In 2017, chemistry researcher Marc-Etienne Moret received an ERC Starting Grant to study new catalysts with better properties. Now, with the discovery that was published in the scientific journal Nature Chemistry, his team has made a big step towards the goal he set out to achieve back then: the development of a new family of catalysts based on non-noble metals. “We discovered a new reaction mechanism”, Moret says enthusiastically. “This does not happen very often, especially in a field that’s been researched so thoroughly.”

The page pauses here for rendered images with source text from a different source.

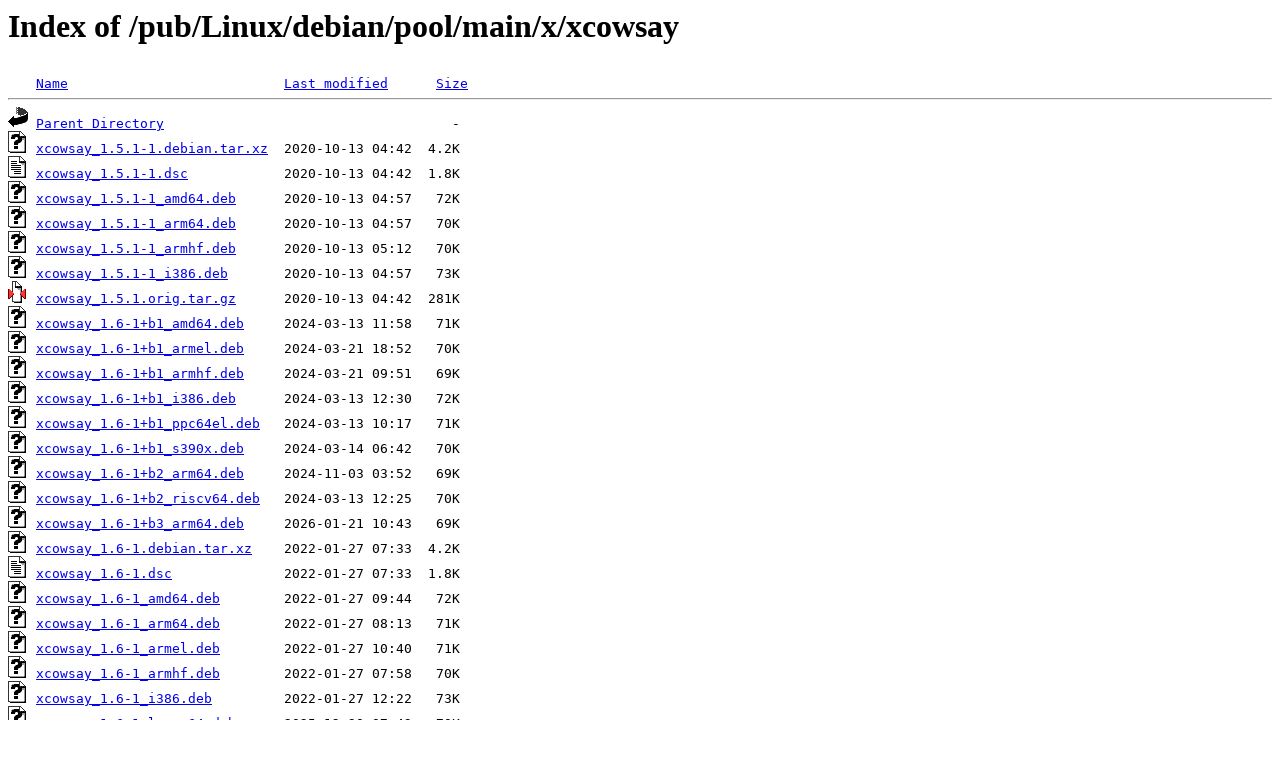

--- FILE ---
content_type: text/html;charset=ISO-8859-1
request_url: http://rsync5.jp.gentoo.org/pub/Linux/debian/pool/main/x/xcowsay/
body_size: 4576
content:
<!DOCTYPE HTML PUBLIC "-//W3C//DTD HTML 3.2 Final//EN">
<html>
 <head>
  <title>Index of /pub/Linux/debian/pool/main/x/xcowsay</title>
 </head>
 <body>
<h1>Index of /pub/Linux/debian/pool/main/x/xcowsay</h1>
<pre><img src="/icons/blank.gif" alt="Icon "> <a href="?C=N;O=D">Name</a>                           <a href="?C=M;O=A">Last modified</a>      <a href="?C=S;O=A">Size</a>  <hr><img src="/icons/back.gif" alt="[PARENTDIR]"> <a href="/pub/Linux/debian/pool/main/x/">Parent Directory</a>                                    -   
<img src="/icons/unknown.gif" alt="[   ]"> <a href="xcowsay_1.5.1-1.debian.tar.xz">xcowsay_1.5.1-1.debian.tar.xz</a>  2020-10-13 04:42  4.2K  
<img src="/icons/text.gif" alt="[TXT]"> <a href="xcowsay_1.5.1-1.dsc">xcowsay_1.5.1-1.dsc</a>            2020-10-13 04:42  1.8K  
<img src="/icons/unknown.gif" alt="[   ]"> <a href="xcowsay_1.5.1-1_amd64.deb">xcowsay_1.5.1-1_amd64.deb</a>      2020-10-13 04:57   72K  
<img src="/icons/unknown.gif" alt="[   ]"> <a href="xcowsay_1.5.1-1_arm64.deb">xcowsay_1.5.1-1_arm64.deb</a>      2020-10-13 04:57   70K  
<img src="/icons/unknown.gif" alt="[   ]"> <a href="xcowsay_1.5.1-1_armhf.deb">xcowsay_1.5.1-1_armhf.deb</a>      2020-10-13 05:12   70K  
<img src="/icons/unknown.gif" alt="[   ]"> <a href="xcowsay_1.5.1-1_i386.deb">xcowsay_1.5.1-1_i386.deb</a>       2020-10-13 04:57   73K  
<img src="/icons/compressed.gif" alt="[   ]"> <a href="xcowsay_1.5.1.orig.tar.gz">xcowsay_1.5.1.orig.tar.gz</a>      2020-10-13 04:42  281K  
<img src="/icons/unknown.gif" alt="[   ]"> <a href="xcowsay_1.6-1+b1_amd64.deb">xcowsay_1.6-1+b1_amd64.deb</a>     2024-03-13 11:58   71K  
<img src="/icons/unknown.gif" alt="[   ]"> <a href="xcowsay_1.6-1+b1_armel.deb">xcowsay_1.6-1+b1_armel.deb</a>     2024-03-21 18:52   70K  
<img src="/icons/unknown.gif" alt="[   ]"> <a href="xcowsay_1.6-1+b1_armhf.deb">xcowsay_1.6-1+b1_armhf.deb</a>     2024-03-21 09:51   69K  
<img src="/icons/unknown.gif" alt="[   ]"> <a href="xcowsay_1.6-1+b1_i386.deb">xcowsay_1.6-1+b1_i386.deb</a>      2024-03-13 12:30   72K  
<img src="/icons/unknown.gif" alt="[   ]"> <a href="xcowsay_1.6-1+b1_ppc64el.deb">xcowsay_1.6-1+b1_ppc64el.deb</a>   2024-03-13 10:17   71K  
<img src="/icons/unknown.gif" alt="[   ]"> <a href="xcowsay_1.6-1+b1_s390x.deb">xcowsay_1.6-1+b1_s390x.deb</a>     2024-03-14 06:42   70K  
<img src="/icons/unknown.gif" alt="[   ]"> <a href="xcowsay_1.6-1+b2_arm64.deb">xcowsay_1.6-1+b2_arm64.deb</a>     2024-11-03 03:52   69K  
<img src="/icons/unknown.gif" alt="[   ]"> <a href="xcowsay_1.6-1+b2_riscv64.deb">xcowsay_1.6-1+b2_riscv64.deb</a>   2024-03-13 12:25   70K  
<img src="/icons/unknown.gif" alt="[   ]"> <a href="xcowsay_1.6-1+b3_arm64.deb">xcowsay_1.6-1+b3_arm64.deb</a>     2026-01-21 10:43   69K  
<img src="/icons/unknown.gif" alt="[   ]"> <a href="xcowsay_1.6-1.debian.tar.xz">xcowsay_1.6-1.debian.tar.xz</a>    2022-01-27 07:33  4.2K  
<img src="/icons/text.gif" alt="[TXT]"> <a href="xcowsay_1.6-1.dsc">xcowsay_1.6-1.dsc</a>              2022-01-27 07:33  1.8K  
<img src="/icons/unknown.gif" alt="[   ]"> <a href="xcowsay_1.6-1_amd64.deb">xcowsay_1.6-1_amd64.deb</a>        2022-01-27 09:44   72K  
<img src="/icons/unknown.gif" alt="[   ]"> <a href="xcowsay_1.6-1_arm64.deb">xcowsay_1.6-1_arm64.deb</a>        2022-01-27 08:13   71K  
<img src="/icons/unknown.gif" alt="[   ]"> <a href="xcowsay_1.6-1_armel.deb">xcowsay_1.6-1_armel.deb</a>        2022-01-27 10:40   71K  
<img src="/icons/unknown.gif" alt="[   ]"> <a href="xcowsay_1.6-1_armhf.deb">xcowsay_1.6-1_armhf.deb</a>        2022-01-27 07:58   70K  
<img src="/icons/unknown.gif" alt="[   ]"> <a href="xcowsay_1.6-1_i386.deb">xcowsay_1.6-1_i386.deb</a>         2022-01-27 12:22   73K  
<img src="/icons/unknown.gif" alt="[   ]"> <a href="xcowsay_1.6-1_loong64.deb">xcowsay_1.6-1_loong64.deb</a>      2025-12-30 07:43   70K  
<img src="/icons/unknown.gif" alt="[   ]"> <a href="xcowsay_1.6-1_mips64el.deb">xcowsay_1.6-1_mips64el.deb</a>     2022-01-28 18:27   72K  
<img src="/icons/unknown.gif" alt="[   ]"> <a href="xcowsay_1.6-1_mipsel.deb">xcowsay_1.6-1_mipsel.deb</a>       2022-01-29 04:59   72K  
<img src="/icons/unknown.gif" alt="[   ]"> <a href="xcowsay_1.6-1_ppc64el.deb">xcowsay_1.6-1_ppc64el.deb</a>      2022-01-27 13:28   73K  
<img src="/icons/unknown.gif" alt="[   ]"> <a href="xcowsay_1.6-1_s390x.deb">xcowsay_1.6-1_s390x.deb</a>        2022-01-27 15:55   71K  
<img src="/icons/compressed.gif" alt="[   ]"> <a href="xcowsay_1.6.orig.tar.gz">xcowsay_1.6.orig.tar.gz</a>        2022-01-27 07:33  286K  
<hr></pre>
</body></html>
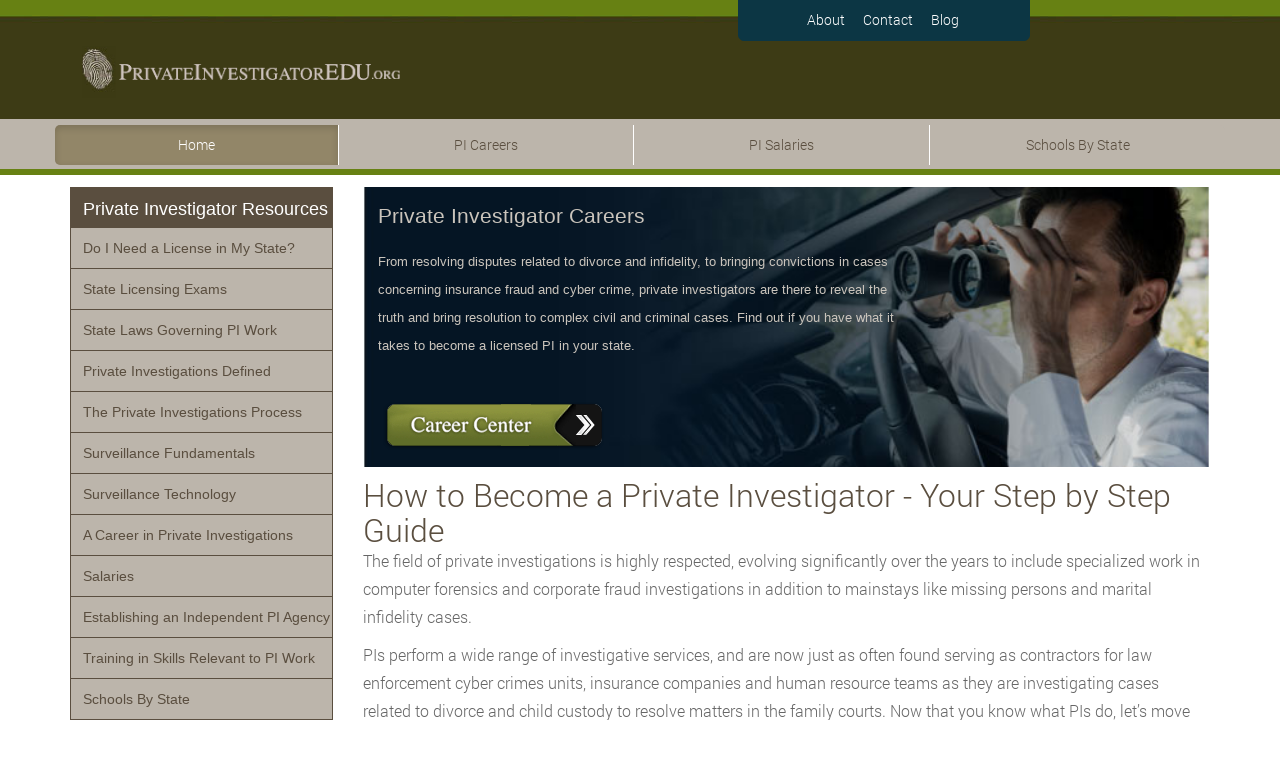

--- FILE ---
content_type: text/plain
request_url: https://api.ipify.org/
body_size: -90
content:
18.191.91.102

--- FILE ---
content_type: text/plain
request_url: https://api.ipify.org/
body_size: -167
content:
18.191.91.102

--- FILE ---
content_type: text/plain
request_url: https://api.ipify.org/
body_size: -144
content:
18.191.91.102

--- FILE ---
content_type: text/plain
request_url: https://api.ipify.org/
body_size: -167
content:
18.191.91.102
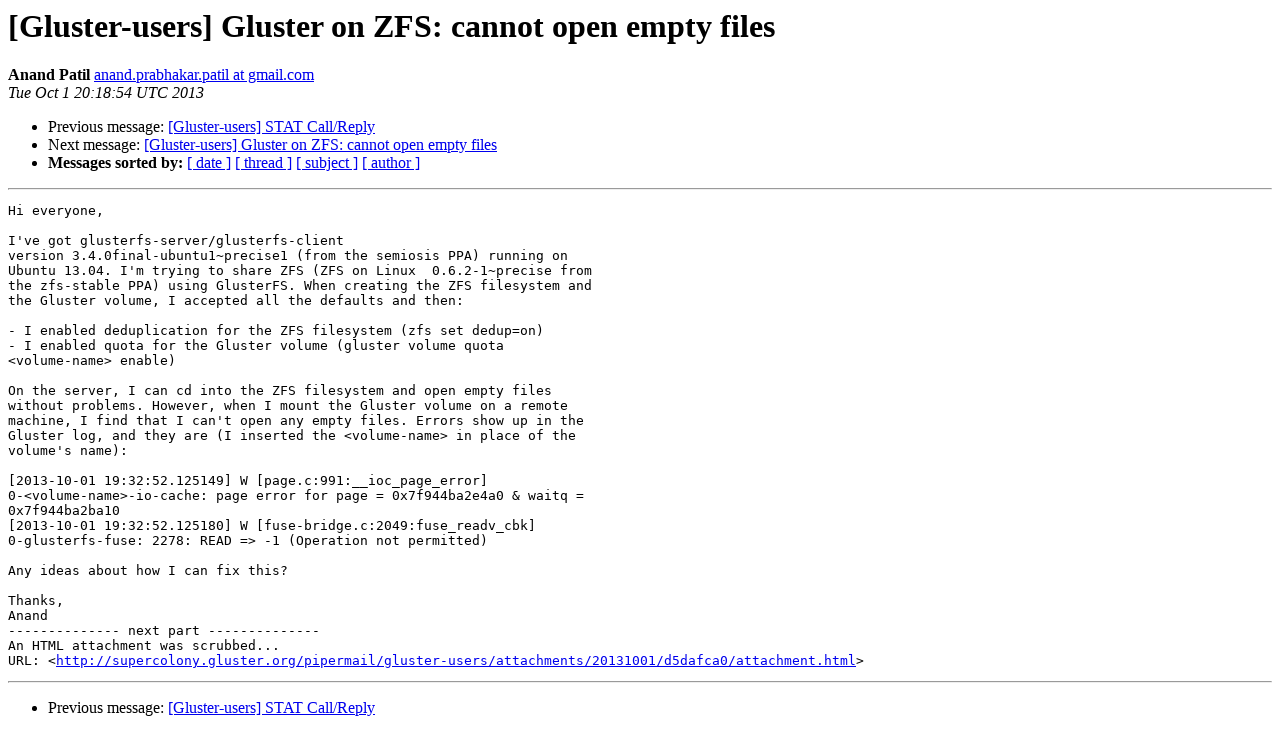

--- FILE ---
content_type: text/html
request_url: https://lists.gluster.org/pipermail/gluster-users/2013-October/014551.html
body_size: 4044
content:
<!DOCTYPE HTML PUBLIC "-//W3C//DTD HTML 4.01 Transitional//EN">
<HTML>
 <HEAD>
   <TITLE> [Gluster-users] Gluster on ZFS: cannot open empty files
   </TITLE>
   <LINK REL="Index" HREF="index.html" >
   <LINK REL="made" HREF="mailto:gluster-users%40gluster.org?Subject=Re:%20Re%3A%20%5BGluster-users%5D%20Gluster%20on%20ZFS%3A%20cannot%20open%20empty%20files&In-Reply-To=%3CCAFzWkZEbviM%2Bfn1wTQJZDN4Ym4Y-64f7iSs8k1fezRez0Xg2Dg%40mail.gmail.com%3E">
   <META NAME="robots" CONTENT="index,nofollow">
   <style type="text/css">
       pre {
           white-space: pre-wrap;       /* css-2.1, curent FF, Opera, Safari */
           }
   </style>
   <META http-equiv="Content-Type" content="text/html; charset=us-ascii">
   <LINK REL="Previous"  HREF="014554.html">
   <LINK REL="Next"  HREF="014552.html">
 </HEAD>
 <BODY BGCOLOR="#ffffff">
   <H1>[Gluster-users] Gluster on ZFS: cannot open empty files</H1>
    <B>Anand Patil</B> 
    <A HREF="mailto:gluster-users%40gluster.org?Subject=Re:%20Re%3A%20%5BGluster-users%5D%20Gluster%20on%20ZFS%3A%20cannot%20open%20empty%20files&In-Reply-To=%3CCAFzWkZEbviM%2Bfn1wTQJZDN4Ym4Y-64f7iSs8k1fezRez0Xg2Dg%40mail.gmail.com%3E"
       TITLE="[Gluster-users] Gluster on ZFS: cannot open empty files">anand.prabhakar.patil at gmail.com
       </A><BR>
    <I>Tue Oct  1 20:18:54 UTC 2013</I>
    <P><UL>
        <LI>Previous message: <A HREF="014554.html">[Gluster-users] STAT Call/Reply
</A></li>
        <LI>Next message: <A HREF="014552.html">[Gluster-users] Gluster on ZFS: cannot open empty files
</A></li>
         <LI> <B>Messages sorted by:</B> 
              <a href="date.html#14551">[ date ]</a>
              <a href="thread.html#14551">[ thread ]</a>
              <a href="subject.html#14551">[ subject ]</a>
              <a href="author.html#14551">[ author ]</a>
         </LI>
       </UL>
    <HR>  
<!--beginarticle-->
<PRE>Hi everyone,

I've got glusterfs-server/glusterfs-client
version 3.4.0final-ubuntu1~precise1 (from the semiosis PPA) running on
Ubuntu 13.04. I'm trying to share ZFS (ZFS on Linux  0.6.2-1~precise from
the zfs-stable PPA) using GlusterFS. When creating the ZFS filesystem and
the Gluster volume, I accepted all the defaults and then:

- I enabled deduplication for the ZFS filesystem (zfs set dedup=on)
- I enabled quota for the Gluster volume (gluster volume quota
&lt;volume-name&gt; enable)

On the server, I can cd into the ZFS filesystem and open empty files
without problems. However, when I mount the Gluster volume on a remote
machine, I find that I can't open any empty files. Errors show up in the
Gluster log, and they are (I inserted the &lt;volume-name&gt; in place of the
volume's name):

[2013-10-01 19:32:52.125149] W [page.c:991:__ioc_page_error]
0-&lt;volume-name&gt;-io-cache: page error for page = 0x7f944ba2e4a0 &amp; waitq =
0x7f944ba2ba10
[2013-10-01 19:32:52.125180] W [fuse-bridge.c:2049:fuse_readv_cbk]
0-glusterfs-fuse: 2278: READ =&gt; -1 (Operation not permitted)

Any ideas about how I can fix this?

Thanks,
Anand
-------------- next part --------------
An HTML attachment was scrubbed...
URL: &lt;<A HREF="http://supercolony.gluster.org/pipermail/gluster-users/attachments/20131001/d5dafca0/attachment.html">http://supercolony.gluster.org/pipermail/gluster-users/attachments/20131001/d5dafca0/attachment.html</A>&gt;
</PRE>

<!--endarticle-->
    <HR>
    <P><UL>
        <!--threads-->
	<LI>Previous message: <A HREF="014554.html">[Gluster-users] STAT Call/Reply
</A></li>
	<LI>Next message: <A HREF="014552.html">[Gluster-users] Gluster on ZFS: cannot open empty files
</A></li>
         <LI> <B>Messages sorted by:</B> 
              <a href="date.html#14551">[ date ]</a>
              <a href="thread.html#14551">[ thread ]</a>
              <a href="subject.html#14551">[ subject ]</a>
              <a href="author.html#14551">[ author ]</a>
         </LI>
       </UL>

<hr>
<a href="http://supercolony.gluster.org/mailman/listinfo/gluster-users">More information about the Gluster-users
mailing list</a><br>
</body></html>
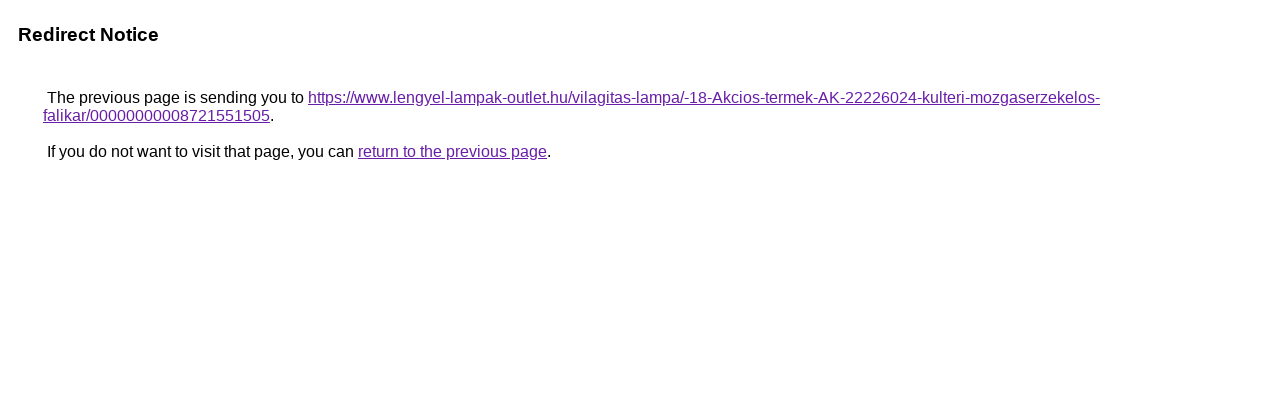

--- FILE ---
content_type: text/html; charset=UTF-8
request_url: https://cse.google.nr/url?q=https%3A%2F%2Fwww.lengyel-lampak-outlet.hu%2Fvilagitas-lampa%2F-18-Akcios-termek-AK-22226024-kulteri-mozgaserzekelos-falikar%2F00000000008721551505
body_size: 448
content:
<html lang="en"><head><meta http-equiv="Content-Type" content="text/html; charset=UTF-8"><title>Redirect Notice</title><style>body,div,a{font-family:Roboto,Arial,sans-serif}body{background-color:var(--xhUGwc);margin-top:3px}div{color:var(--YLNNHc)}a:link{color:#681da8}a:visited{color:#681da8}a:active{color:#ea4335}div.mymGo{border-top:1px solid var(--gS5jXb);border-bottom:1px solid var(--gS5jXb);background:var(--aYn2S);margin-top:1em;width:100%}div.aXgaGb{padding:0.5em 0;margin-left:10px}div.fTk7vd{margin-left:35px;margin-top:35px}</style></head><body><div class="mymGo"><div class="aXgaGb"><font style="font-size:larger"><b>Redirect Notice</b></font></div></div><div class="fTk7vd">&nbsp;The previous page is sending you to <a href="https://www.lengyel-lampak-outlet.hu/vilagitas-lampa/-18-Akcios-termek-AK-22226024-kulteri-mozgaserzekelos-falikar/00000000008721551505">https://www.lengyel-lampak-outlet.hu/vilagitas-lampa/-18-Akcios-termek-AK-22226024-kulteri-mozgaserzekelos-falikar/00000000008721551505</a>.<br><br>&nbsp;If you do not want to visit that page, you can <a href="#" id="tsuid_em0GaZb4GualptQPudOO0AQ_1">return to the previous page</a>.<script nonce="6_Ih31IxtIBzSJ_1av-oWA">(function(){var id='tsuid_em0GaZb4GualptQPudOO0AQ_1';(function(){document.getElementById(id).onclick=function(){window.history.back();return!1};}).call(this);})();(function(){var id='tsuid_em0GaZb4GualptQPudOO0AQ_1';var ct='originlink';var oi='unauthorizedredirect';(function(){document.getElementById(id).onmousedown=function(){var b=document&&document.referrer,a="encodeURIComponent"in window?encodeURIComponent:escape,c="";b&&(c=a(b));(new Image).src="/url?sa=T&url="+c+"&oi="+a(oi)+"&ct="+a(ct);return!1};}).call(this);})();</script><br><br><br></div></body></html>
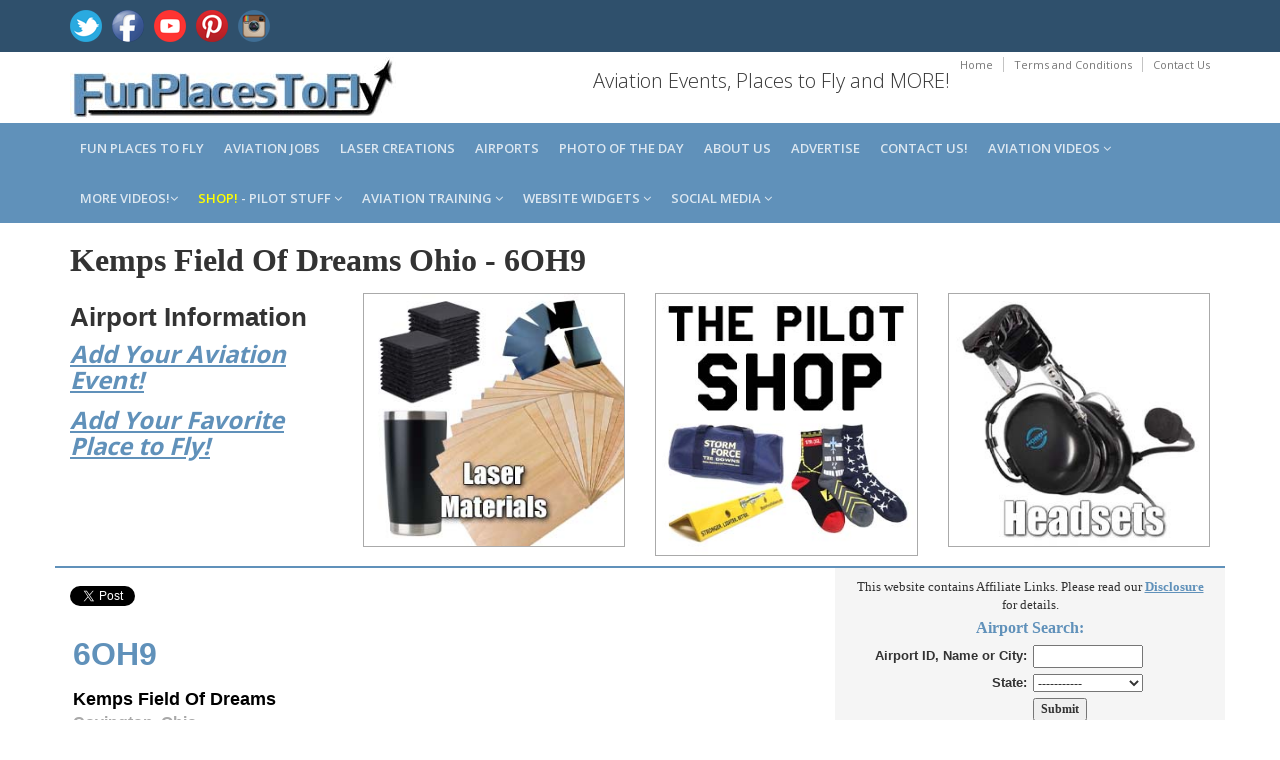

--- FILE ---
content_type: text/html; charset=utf-8
request_url: https://www.google.com/recaptcha/api2/aframe
body_size: 267
content:
<!DOCTYPE HTML><html><head><meta http-equiv="content-type" content="text/html; charset=UTF-8"></head><body><script nonce="7kgbdUBzDQ-Zsxt2CCwiZA">/** Anti-fraud and anti-abuse applications only. See google.com/recaptcha */ try{var clients={'sodar':'https://pagead2.googlesyndication.com/pagead/sodar?'};window.addEventListener("message",function(a){try{if(a.source===window.parent){var b=JSON.parse(a.data);var c=clients[b['id']];if(c){var d=document.createElement('img');d.src=c+b['params']+'&rc='+(localStorage.getItem("rc::a")?sessionStorage.getItem("rc::b"):"");window.document.body.appendChild(d);sessionStorage.setItem("rc::e",parseInt(sessionStorage.getItem("rc::e")||0)+1);localStorage.setItem("rc::h",'1769281013611');}}}catch(b){}});window.parent.postMessage("_grecaptcha_ready", "*");}catch(b){}</script></body></html>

We are very eager to pursue this new research direction
Pharmaceuticals and colour pigments
Researchers María Sansores-Paredes, Martin Lutz, and Moret found a new, more sustainable mechanism to activate hydrogen. Activating hydrogen is an important step in the development of molecular catalysts, which facilitate the synthesis of fine chemicals, such as pharmaceuticals and colour pigments. Usually, the activation of hydrogen needs a precious metal, such as rhodium, iridium, or ruthenium. These metals are effective but also expensive, scarce, and potentially harmful to the environment. Moret’s team revealed a new mechanism to activate hydrogen with the earth-abundant element nickel.
Tailormade molecule
To activate the hydrogen through this new process, Moret’s team used a tailormade molecule that surrounds the metal. This special type of molecule is called a pincer ligand and includes an olefin, which is an organic compound that contains a double bond between two carbon atoms. Instead of the hydrogen directly attaching to the metal, the researchers observed through spectroscopy, a process called ligand-to-ligand hydrogen transfer: the hydrogen moved directly from the hydrogen molecule attached to the metal to the olefin molecule. “We can directly ‘see’ two forms of the catalyst, one with an intact hydrogen molecule bound to the metal, and another one in which the hydrogen is split over nickel and carbon atoms”, Moret explains. In addition, computer models predict the existence of a transition state that connects the two observable forms.
What’s next?
Moret will continue to explore what can be done with the newly found mechanism. Perhaps it can be applied to other metals, or to other bonds. In fact, while the current paper was under review, Moret’s group demonstrated that the new mechanism can be applied to a carbon-hydrogen bond, which is something he is particularly excited about. “Organic molecules have many carbon-hydrogen bonds. So, if we manage to apply this new mechanism to these bonds, the synthesis of fine chemicals will eventually be much quicker. I am very eager to pursue this new research direction.”